Everolimus, an mTOR inhibitor, was the first PI3K/AKT pathway-directed therapy approved in breast cancer. The phase III BOLERO-2 trial demonstrated a PFS benefit of 10.6 months with exemestane plus everolimus vs. 4.1 months with exemestane alone (HR 0.36, 95% CI 0.27–0.47, p < 0.001) in patients who had progressed on endocrine therapy [38]. The phase II PrE0102 study similarly demonstrated a PFS benefit of second-line fulvestrant plus everolimus of 10.3 months vs. 5.1 months with fulvestrant monotherapy (HR 0.61, 95% CI 0.40–0.92 and p = 0.02) [73]. Both trials predated routine NGS profiling and CDK4/6 inhibitor use, therefore limiting applicability in the current clinical landscape. A recent single-arm study evaluating fulvestrant plus everolimus post-CDK4/6 progression demonstrated a median PFS of 6.8 months and validated ctDNA dynamics as a prognostic biomarker [74].
Alpelisib, an oral α-selective PIK3CA inhibitor, demonstrated efficacy in the phase III SOLAR-1 trial when combined with fulvestrant versus fulvestrant monotherapy in the second-line setting for advanced ER-positive/HER2-negative breast cancer [18]. This combination achieved a 45% reduction in the risk of progression and a 7.9-month improvement in OS, although it did not reach the pre-specified threshold for statistical significance [18]. However, 90% of patients in SOLAR-1 had not received a CDK4/6 inhibitor prior, which is now standard first-line therapy [18]. The phase II BYLieve trial, assessing alpelisib post-progression on a CDK4/6 inhibitor, demonstrated a median PFS of 7.5 months and an OS ranging from 20.7 to 29.0 months [19]. Based on these results, alpelisib received FDA approval for patients with advanced PIK3CA^mut^ ER-positive/HER2-negative breast cancer.
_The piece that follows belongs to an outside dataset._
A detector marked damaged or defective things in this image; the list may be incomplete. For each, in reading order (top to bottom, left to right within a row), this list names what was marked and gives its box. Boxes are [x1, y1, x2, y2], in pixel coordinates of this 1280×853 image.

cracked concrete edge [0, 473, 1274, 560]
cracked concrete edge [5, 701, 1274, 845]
However, high toxicity rates including grade ≥ 3 hyperglycaemia (36%), grade ≥ 3 rash (10%), 25% discontinuation rate and 64% dose reductions and/or interruptions have limited clinical utility [18,19]. Hyperglycaemia is the most frequent adverse event, impacting up to 60% of patients receiving alpelisib, and safety in patients with type 1 or 2 diabetes has not been established. Use of prophylactic metformin has been shown to reduce the incidence and severity of alpelisib-induced hyperglycaemia, any grade (44.1%) and grades 3–4 (5.9%), in the METALLICA study [75], facilitating continuation of therapy.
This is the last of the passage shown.